**EXERCISE BRIEF**: Please return every one of the lines below word for word, but omit the pictures.

Saved data entries
※
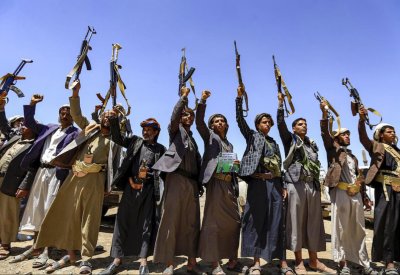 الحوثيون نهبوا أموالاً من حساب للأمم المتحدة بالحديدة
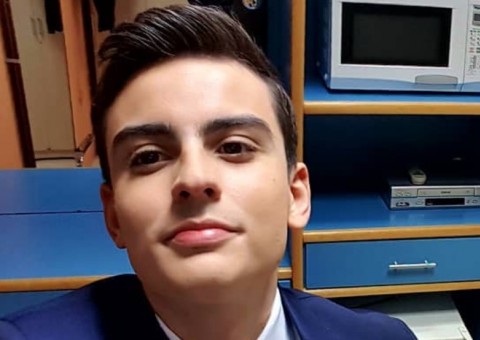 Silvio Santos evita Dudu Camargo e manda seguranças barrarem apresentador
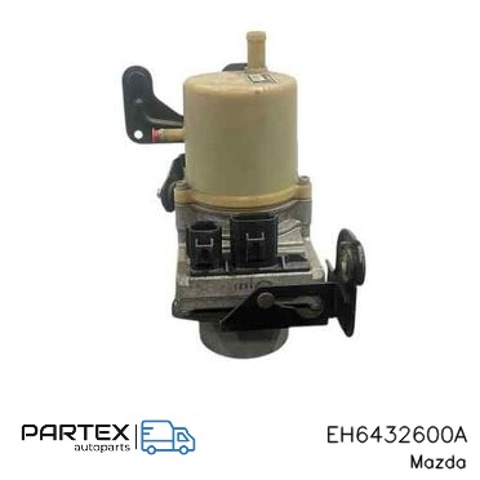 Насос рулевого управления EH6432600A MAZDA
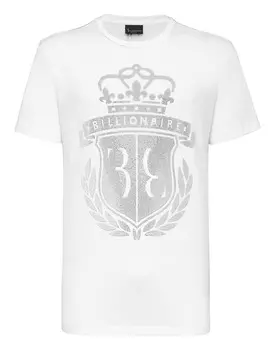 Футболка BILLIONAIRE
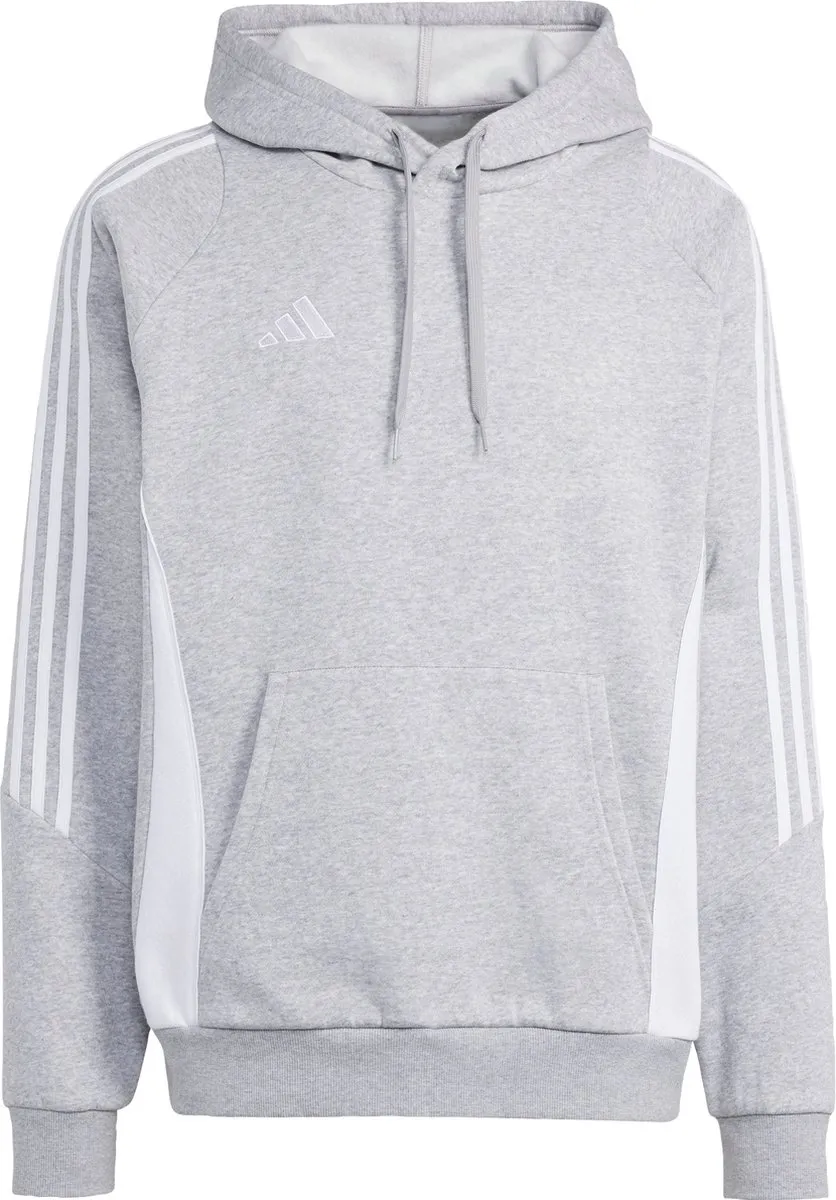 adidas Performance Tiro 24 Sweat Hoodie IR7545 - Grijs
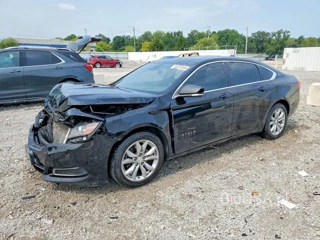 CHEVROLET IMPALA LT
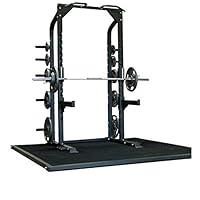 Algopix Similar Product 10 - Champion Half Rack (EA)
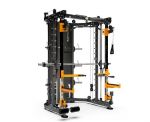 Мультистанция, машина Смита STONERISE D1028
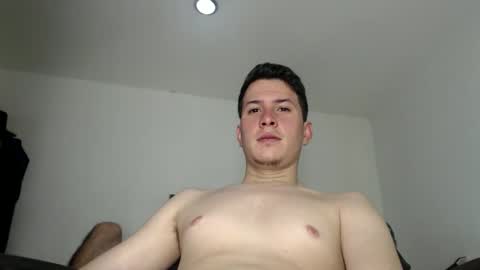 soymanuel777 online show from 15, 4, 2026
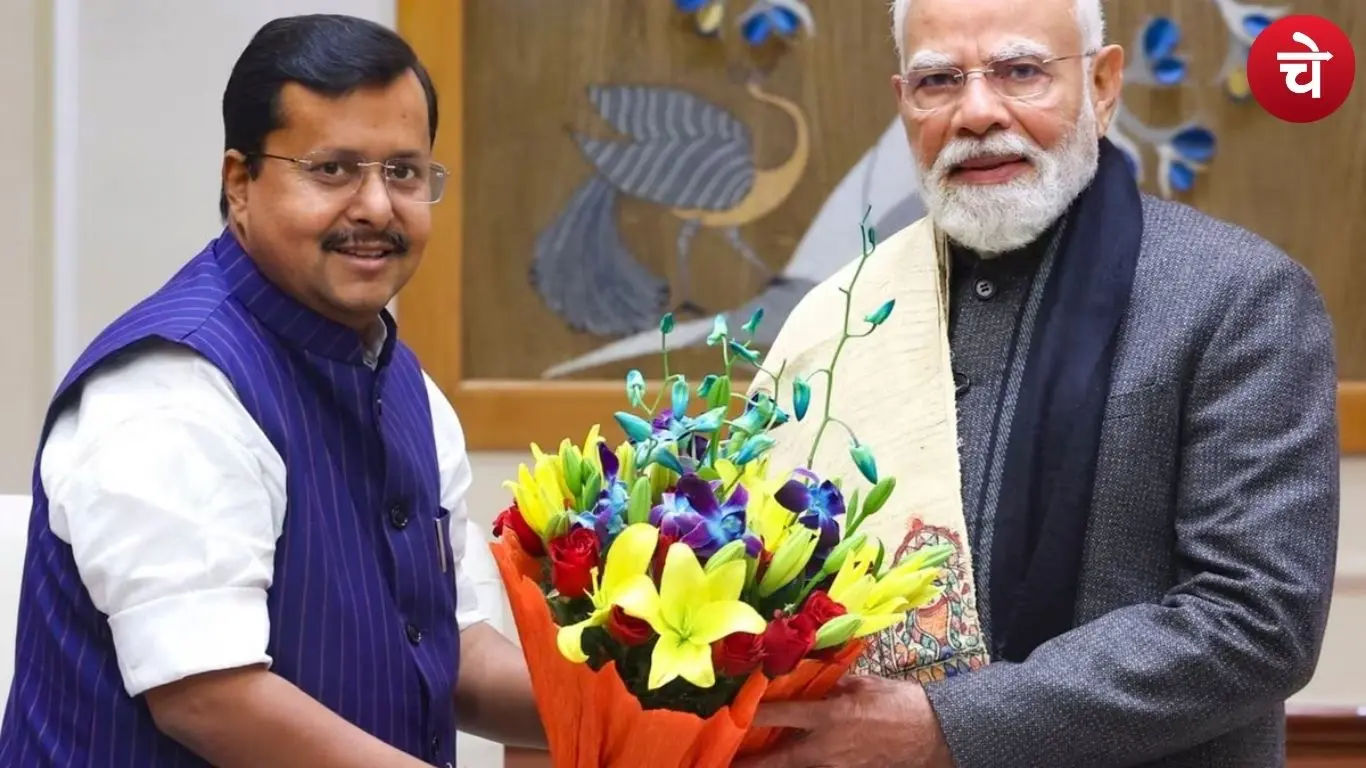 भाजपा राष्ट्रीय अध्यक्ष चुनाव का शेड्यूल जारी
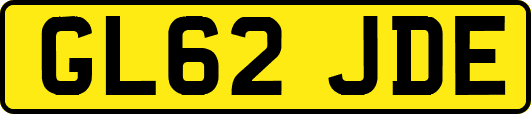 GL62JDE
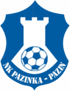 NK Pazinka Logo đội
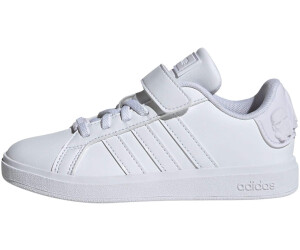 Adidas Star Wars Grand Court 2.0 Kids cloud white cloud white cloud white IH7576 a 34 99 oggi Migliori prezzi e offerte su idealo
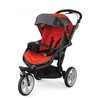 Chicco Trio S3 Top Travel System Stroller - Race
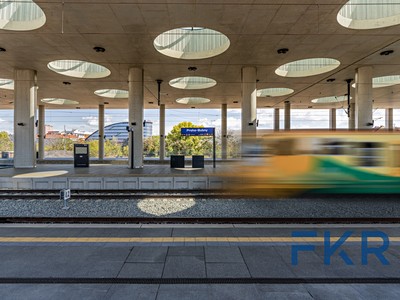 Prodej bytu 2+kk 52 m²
※
**COMPLETED EXERCISE**:
 الحوثيون نهبوا أموالاً من حساب للأمم المتحدة بالحديدة
 Silvio Santos evita Dudu Camargo e manda seguranças barrarem apresentador
 Насос рулевого управления EH6432600A MAZDA
 Футболка BILLIONAIRE
 adidas Performance Tiro 24 Sweat Hoodie IR7545 - Grijs
 CHEVROLET IMPALA LT
 Algopix Similar Product 10 - Champion Half Rack (EA)
 Мультистанция, машина Смита STONERISE D1028
 soymanuel777 online show from 15, 4, 2026
 भाजपा राष्ट्रीय अध्यक्ष चुनाव का शेड्यूल जारी
 GL62JDE
 NK Pazinka Logo đội
 Adidas Star Wars Grand Court 2.0 Kids cloud white cloud white cloud white IH7576 a 34 99 oggi Migliori prezzi e offerte su idealo
 Chicco Trio S3 Top Travel System Stroller - Race
 Prodej bytu 2+kk 52 m²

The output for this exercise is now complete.